Equity in a company can be a lucrative method to finance large expenses over time, but it means the corporation is giving up some of its ownership in the business. Equity owners share in the profits generated for as long as they have an ownership stake, diluting what the corporate owners earn over time.
Similarly, equity shareholders may have voting rights that decrease how much power the leaders of the corporation have to wield.
Finding Collateral
Another common way for corporations to raise the funding they need for operations is through secured financing methods. One option is through factoring – the strategy of selling corporate receivable accounts at a discount to receive cash in hand.
Businesses that need to fill large orders well before they are paid for selling the merchandise or inventory can use factoring to keep the lights on. Typically, factoring involves a fee, calculated as a percentage of the total amount of receivables, which can dilute the effectiveness of such a financing strategy.
Similarly, large corporations can use other assets as collateral for a line of credit or loan through an online or traditional bank lender. Corporate equipment, vehicles, real estate, and other tangible items with value can be used to reduce the risk of financing for a lender, making it easier for a corporation to qualify for a loan.
Businesses should be careful in using collateral to back a new financing agreement, because failure to repay means the financing company has rights to the asset to recoup any losses.
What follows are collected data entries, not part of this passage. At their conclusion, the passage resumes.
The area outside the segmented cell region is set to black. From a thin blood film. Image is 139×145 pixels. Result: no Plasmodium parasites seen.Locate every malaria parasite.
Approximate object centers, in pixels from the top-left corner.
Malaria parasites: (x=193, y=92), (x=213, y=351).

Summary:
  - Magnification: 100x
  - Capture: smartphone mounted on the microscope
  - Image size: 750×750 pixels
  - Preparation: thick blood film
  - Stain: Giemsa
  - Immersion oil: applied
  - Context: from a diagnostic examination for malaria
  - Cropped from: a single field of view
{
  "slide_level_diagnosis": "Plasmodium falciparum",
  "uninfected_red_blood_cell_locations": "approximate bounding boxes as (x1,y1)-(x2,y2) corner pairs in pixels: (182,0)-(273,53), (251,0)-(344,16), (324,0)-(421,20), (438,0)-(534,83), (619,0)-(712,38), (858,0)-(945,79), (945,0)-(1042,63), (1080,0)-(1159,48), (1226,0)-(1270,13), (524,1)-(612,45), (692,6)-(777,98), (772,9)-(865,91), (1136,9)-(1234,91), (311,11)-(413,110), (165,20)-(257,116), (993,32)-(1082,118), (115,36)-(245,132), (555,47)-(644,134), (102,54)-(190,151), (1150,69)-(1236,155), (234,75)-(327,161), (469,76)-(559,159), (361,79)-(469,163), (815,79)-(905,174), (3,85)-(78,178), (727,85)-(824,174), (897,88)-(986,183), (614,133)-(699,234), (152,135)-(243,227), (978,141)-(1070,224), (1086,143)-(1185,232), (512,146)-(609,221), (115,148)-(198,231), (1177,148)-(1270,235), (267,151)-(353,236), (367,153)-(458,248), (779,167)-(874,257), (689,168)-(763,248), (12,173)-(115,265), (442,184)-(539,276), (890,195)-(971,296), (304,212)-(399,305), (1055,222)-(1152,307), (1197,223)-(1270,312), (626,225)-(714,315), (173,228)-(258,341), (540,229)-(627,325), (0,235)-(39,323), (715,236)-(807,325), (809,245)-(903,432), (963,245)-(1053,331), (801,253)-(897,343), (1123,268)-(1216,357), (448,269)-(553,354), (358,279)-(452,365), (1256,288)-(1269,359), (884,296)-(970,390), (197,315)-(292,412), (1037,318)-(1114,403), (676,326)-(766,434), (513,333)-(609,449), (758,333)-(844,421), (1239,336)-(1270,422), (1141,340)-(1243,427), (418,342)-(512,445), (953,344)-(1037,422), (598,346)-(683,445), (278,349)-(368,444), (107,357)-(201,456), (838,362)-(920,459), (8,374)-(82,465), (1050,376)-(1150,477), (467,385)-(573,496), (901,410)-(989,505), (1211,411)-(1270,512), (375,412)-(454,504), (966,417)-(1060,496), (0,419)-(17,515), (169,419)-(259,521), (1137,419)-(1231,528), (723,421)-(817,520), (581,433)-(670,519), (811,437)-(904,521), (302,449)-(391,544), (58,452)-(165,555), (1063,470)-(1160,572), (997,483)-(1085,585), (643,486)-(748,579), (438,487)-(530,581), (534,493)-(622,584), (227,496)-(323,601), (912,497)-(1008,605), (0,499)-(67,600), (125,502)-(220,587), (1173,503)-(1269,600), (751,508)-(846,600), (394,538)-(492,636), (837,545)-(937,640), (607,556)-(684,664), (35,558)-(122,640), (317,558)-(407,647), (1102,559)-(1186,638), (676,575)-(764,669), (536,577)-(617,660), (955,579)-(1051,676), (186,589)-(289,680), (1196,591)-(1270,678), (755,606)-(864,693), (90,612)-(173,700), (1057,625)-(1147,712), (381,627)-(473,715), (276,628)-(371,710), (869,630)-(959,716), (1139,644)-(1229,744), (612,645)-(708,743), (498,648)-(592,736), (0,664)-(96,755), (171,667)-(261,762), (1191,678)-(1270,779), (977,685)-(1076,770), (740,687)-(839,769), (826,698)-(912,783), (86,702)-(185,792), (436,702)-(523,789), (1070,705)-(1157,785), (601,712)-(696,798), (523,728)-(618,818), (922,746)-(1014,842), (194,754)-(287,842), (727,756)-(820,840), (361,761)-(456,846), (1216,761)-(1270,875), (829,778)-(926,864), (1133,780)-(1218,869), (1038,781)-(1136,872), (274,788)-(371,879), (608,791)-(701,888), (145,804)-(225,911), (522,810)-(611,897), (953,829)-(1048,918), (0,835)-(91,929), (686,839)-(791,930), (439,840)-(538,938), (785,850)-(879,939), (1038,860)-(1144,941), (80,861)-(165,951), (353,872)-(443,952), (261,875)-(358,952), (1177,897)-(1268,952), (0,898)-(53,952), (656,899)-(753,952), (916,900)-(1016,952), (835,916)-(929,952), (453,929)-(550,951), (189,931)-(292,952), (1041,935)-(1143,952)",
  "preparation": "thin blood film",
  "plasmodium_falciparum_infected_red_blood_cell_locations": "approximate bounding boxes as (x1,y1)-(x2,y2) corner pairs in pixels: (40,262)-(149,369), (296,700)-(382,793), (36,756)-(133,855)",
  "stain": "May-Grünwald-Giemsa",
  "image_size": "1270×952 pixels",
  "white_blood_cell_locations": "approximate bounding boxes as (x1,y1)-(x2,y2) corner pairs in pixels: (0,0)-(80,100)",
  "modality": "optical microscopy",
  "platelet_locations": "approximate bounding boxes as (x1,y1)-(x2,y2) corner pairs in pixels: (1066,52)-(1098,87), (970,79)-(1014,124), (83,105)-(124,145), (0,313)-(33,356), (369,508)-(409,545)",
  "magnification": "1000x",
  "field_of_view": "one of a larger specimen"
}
Final Thoughts on Big Business Loans and Other Funding Options
Overall, large corporations have several methods for finding the funding they need for business expansion, working capital, or other small to significant expenses.
Before selecting a type of financing for the business, it is necessary to understand repayment terms, if they apply, the total cost of borrowing or giving up equity, and the ramifications if the corporation is unable to make good on its promise to the lender or investor.